Baby-boomer business owners want to retire. An estimated 60-70% of existing business owners will leave their businesses by 2020. In rural communities, many of these businesses will not be able to successfully make the transition to a new owner. According to Thompson and Walstad of the Gallup Press, 1/3 of business owners hope to sell their business, 1/3 want t a family member to take over, and 1/3 plan to sell down their inventory, lay off staff and close their doors. This graying generation is producing 10,000 individual retirements each day.
This information comes from Odee Ingersoll’s Community Leadership Briefing, Preparing Local and Regional Economies for The Coming Wave of Exiting Business Owners, which discusses the demographic, economic and market forces which are combining to create “the perfect storm for rural and older urban communities.”
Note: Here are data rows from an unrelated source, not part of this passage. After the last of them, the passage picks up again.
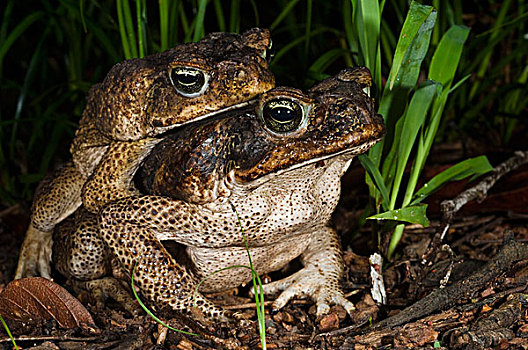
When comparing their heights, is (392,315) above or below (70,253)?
below

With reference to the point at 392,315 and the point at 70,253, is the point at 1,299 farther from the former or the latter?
the point at 392,315

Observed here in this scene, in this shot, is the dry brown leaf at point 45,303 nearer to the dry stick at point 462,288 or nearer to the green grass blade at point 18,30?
the dry stick at point 462,288

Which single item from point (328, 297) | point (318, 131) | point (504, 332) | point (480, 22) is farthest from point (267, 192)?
point (480, 22)

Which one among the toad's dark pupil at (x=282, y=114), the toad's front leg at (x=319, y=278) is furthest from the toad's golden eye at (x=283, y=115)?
the toad's front leg at (x=319, y=278)

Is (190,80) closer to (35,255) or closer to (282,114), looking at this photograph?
(282,114)

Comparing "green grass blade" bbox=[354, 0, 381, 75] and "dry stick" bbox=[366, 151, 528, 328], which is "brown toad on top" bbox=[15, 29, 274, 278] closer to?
"green grass blade" bbox=[354, 0, 381, 75]

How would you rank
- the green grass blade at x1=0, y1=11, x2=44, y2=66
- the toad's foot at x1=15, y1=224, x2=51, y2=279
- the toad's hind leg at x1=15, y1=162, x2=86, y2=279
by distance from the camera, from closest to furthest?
the toad's hind leg at x1=15, y1=162, x2=86, y2=279, the toad's foot at x1=15, y1=224, x2=51, y2=279, the green grass blade at x1=0, y1=11, x2=44, y2=66

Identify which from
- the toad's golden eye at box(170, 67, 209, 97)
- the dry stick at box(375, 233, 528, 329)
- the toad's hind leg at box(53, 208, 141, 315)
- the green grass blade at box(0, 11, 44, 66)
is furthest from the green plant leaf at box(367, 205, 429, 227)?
the green grass blade at box(0, 11, 44, 66)
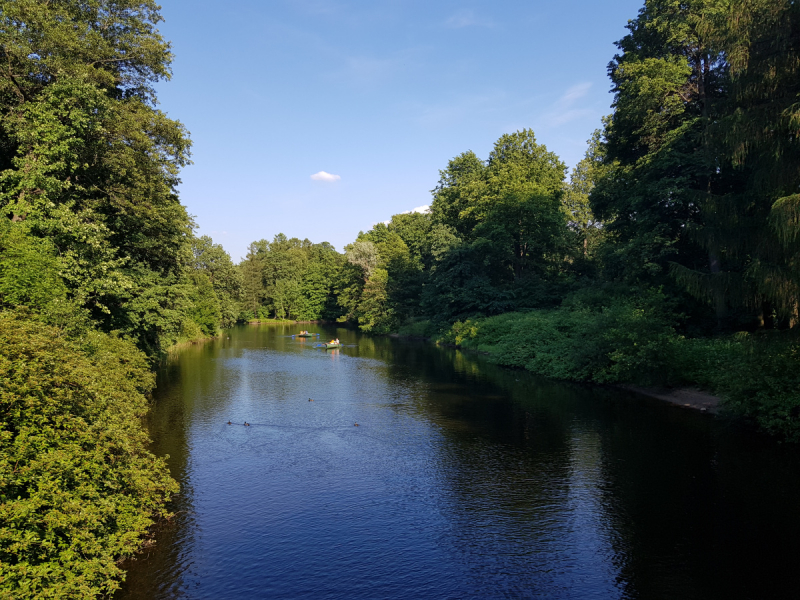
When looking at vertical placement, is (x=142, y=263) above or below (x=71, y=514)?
above

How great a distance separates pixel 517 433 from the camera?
25203mm

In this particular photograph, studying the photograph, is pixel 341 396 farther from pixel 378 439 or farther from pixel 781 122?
pixel 781 122

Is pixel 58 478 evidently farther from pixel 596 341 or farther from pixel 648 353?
pixel 596 341

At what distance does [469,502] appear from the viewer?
1753 centimetres

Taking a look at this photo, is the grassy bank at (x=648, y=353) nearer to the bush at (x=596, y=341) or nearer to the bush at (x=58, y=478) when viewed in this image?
the bush at (x=596, y=341)

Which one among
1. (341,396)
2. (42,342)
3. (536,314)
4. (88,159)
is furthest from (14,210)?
(536,314)

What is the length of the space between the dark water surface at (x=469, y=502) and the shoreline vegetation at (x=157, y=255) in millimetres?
2084

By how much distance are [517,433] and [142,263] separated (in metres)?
25.0

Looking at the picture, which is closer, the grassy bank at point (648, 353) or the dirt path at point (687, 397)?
the grassy bank at point (648, 353)

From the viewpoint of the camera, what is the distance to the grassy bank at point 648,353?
70.1ft

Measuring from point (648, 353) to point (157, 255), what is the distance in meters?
29.8

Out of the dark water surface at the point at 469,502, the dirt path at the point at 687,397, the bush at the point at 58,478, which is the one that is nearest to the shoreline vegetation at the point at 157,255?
the bush at the point at 58,478

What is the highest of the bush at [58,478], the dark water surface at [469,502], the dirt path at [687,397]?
the bush at [58,478]

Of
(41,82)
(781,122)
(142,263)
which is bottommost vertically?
(142,263)
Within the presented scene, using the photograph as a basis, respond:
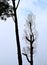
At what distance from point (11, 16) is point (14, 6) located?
640 mm

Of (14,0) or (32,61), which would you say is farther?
(32,61)

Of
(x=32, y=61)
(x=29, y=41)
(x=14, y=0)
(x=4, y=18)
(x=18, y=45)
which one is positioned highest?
(x=14, y=0)

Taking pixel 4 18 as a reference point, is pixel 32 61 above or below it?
below

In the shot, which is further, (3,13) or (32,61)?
(32,61)

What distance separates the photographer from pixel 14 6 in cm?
1700

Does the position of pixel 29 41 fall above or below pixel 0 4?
below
According to Ingersoll, not every “business owner heading for retirement is a business closure waiting to happen.” But these baby boomers created these businesses and don’t have the experience of having taken over from somebody else. Not all of these businesses are strong enough to survive the transfer, but it is clear that it is better for a rural community if someone local can take over that business. “Local owners support their communities. Absentee owners take from those communities.”
So what is a rural community to do? Are these businesses worth the effort for community leaders to support these transitions? “Every community thrives or withers in part because of the wealth that has been created, retained and put to use there. Wealth creates employment for others, supports the new library project, the arts and school sports teams. It is spent inside the community in other stores, paid in sales and property taxes that improve a community’s infrastructure, and provides services adding to the perceived quality of life.
“Where does community wealth come from? Not employees. Not state workers. It comes from business owners – specifically local owners who live and work in their communities. When business ownership leaves a community, the wealth it creates leaves too.” (p.9)
I found this info on business transition at the Rural Futures Institute, hosted in May by the University of Nebraska. Over 450 attendees participated in this three-day conference to discuss the creation of an institution to “assist rural Nebraska and the Great Plains in creating a resilient and sustainable future building upon a culture or innovation and entrepreneurship.”